### TASK
Copy out all of the entries below word for word, leaving out the pictures.

### GIVEN INFORMATION
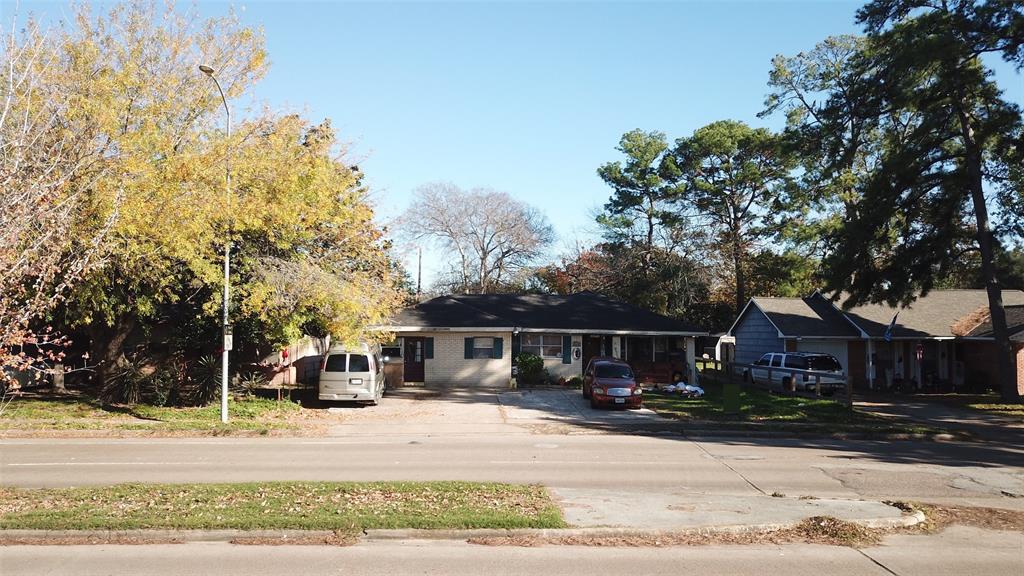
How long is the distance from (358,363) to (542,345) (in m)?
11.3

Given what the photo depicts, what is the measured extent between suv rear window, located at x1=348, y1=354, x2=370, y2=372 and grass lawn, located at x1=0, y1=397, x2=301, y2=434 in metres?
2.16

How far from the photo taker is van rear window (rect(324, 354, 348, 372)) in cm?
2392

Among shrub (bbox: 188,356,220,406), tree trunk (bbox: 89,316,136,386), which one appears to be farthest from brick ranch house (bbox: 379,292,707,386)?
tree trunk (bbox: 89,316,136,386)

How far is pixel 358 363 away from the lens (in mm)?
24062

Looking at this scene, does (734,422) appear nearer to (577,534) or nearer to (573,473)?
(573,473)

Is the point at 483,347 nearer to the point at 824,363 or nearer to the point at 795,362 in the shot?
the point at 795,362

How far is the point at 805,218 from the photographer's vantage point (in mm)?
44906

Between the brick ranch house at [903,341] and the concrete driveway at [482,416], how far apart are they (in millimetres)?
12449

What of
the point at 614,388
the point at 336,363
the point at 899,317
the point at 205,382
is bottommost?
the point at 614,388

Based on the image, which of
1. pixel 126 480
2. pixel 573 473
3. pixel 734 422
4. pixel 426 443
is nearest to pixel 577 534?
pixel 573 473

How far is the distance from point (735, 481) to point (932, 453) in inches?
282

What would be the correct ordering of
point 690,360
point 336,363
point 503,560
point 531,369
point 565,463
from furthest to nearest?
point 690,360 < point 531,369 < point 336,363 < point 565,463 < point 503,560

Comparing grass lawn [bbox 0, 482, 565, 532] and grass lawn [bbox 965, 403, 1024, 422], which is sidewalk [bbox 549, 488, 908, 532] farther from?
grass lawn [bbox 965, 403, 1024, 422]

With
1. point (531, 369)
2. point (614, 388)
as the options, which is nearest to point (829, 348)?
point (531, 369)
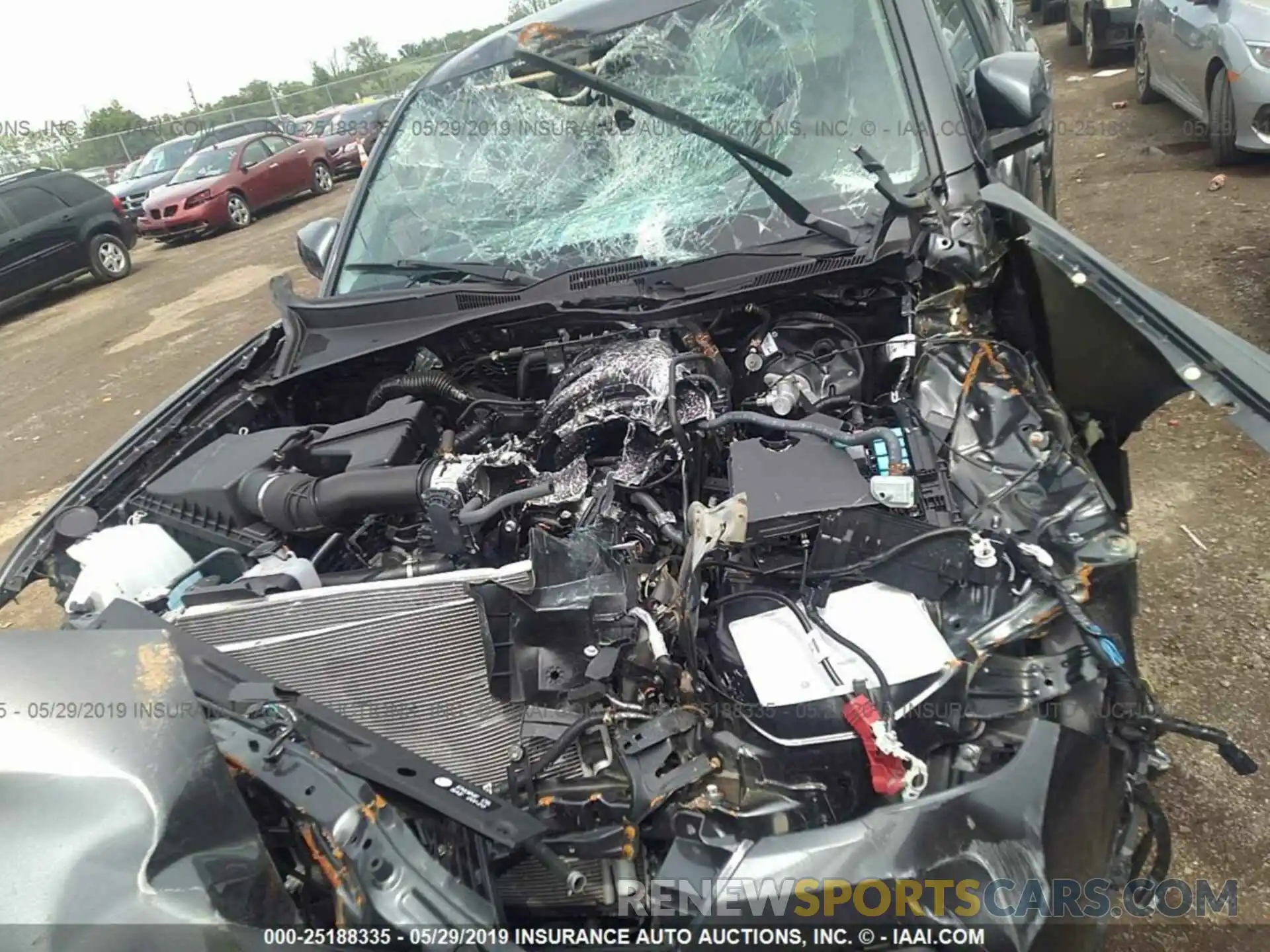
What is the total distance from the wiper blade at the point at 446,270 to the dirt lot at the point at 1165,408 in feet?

### EXERCISE OUTPUT
How long is the distance from (358,363) to (542,345) (in m)?
11.3

Given what the photo depicts, what is the measured extent between suv rear window, located at x1=348, y1=354, x2=370, y2=372 and grass lawn, located at x1=0, y1=397, x2=301, y2=434 in metres?
2.16

How far from the photo taker is van rear window (rect(324, 354, 348, 372)) in cm?
2392

Among shrub (bbox: 188,356,220,406), tree trunk (bbox: 89,316,136,386), which one appears to be farthest from brick ranch house (bbox: 379,292,707,386)?
tree trunk (bbox: 89,316,136,386)

How far is pixel 358 363 away from the lens (in mm)?
24062

Looking at this scene, does (734,422) appear nearer to (577,534) or nearer to (573,473)?
(573,473)

Is the point at 483,347 nearer to the point at 824,363 or nearer to the point at 795,362 in the shot?
the point at 795,362

How far is the point at 805,218 from the photographer's vantage point (in mm)?
44906

Between the brick ranch house at [903,341] and the concrete driveway at [482,416], how far apart are they (in millimetres)?
12449

What of
the point at 614,388
the point at 336,363
the point at 899,317
the point at 205,382
is bottommost?
the point at 614,388

Based on the image, which of
1. pixel 126 480
2. pixel 573 473
3. pixel 734 422
4. pixel 426 443
is nearest to pixel 577 534?
pixel 573 473

How far is the distance from point (735, 481) to point (932, 453) in inches?
282

What would be the correct ordering of
point 690,360
point 336,363
point 503,560
point 531,369
point 565,463
from furthest to nearest?
point 690,360 < point 531,369 < point 336,363 < point 565,463 < point 503,560

Comparing grass lawn [bbox 0, 482, 565, 532] and grass lawn [bbox 965, 403, 1024, 422], which is sidewalk [bbox 549, 488, 908, 532] farther from?
grass lawn [bbox 965, 403, 1024, 422]

With
1. point (531, 369)
2. point (614, 388)
as the options, which is nearest to point (829, 348)?
point (531, 369)
What is the total distance from the wiper blade at the point at 446,270 to the dirt lot at the point at 1165,408 in feet?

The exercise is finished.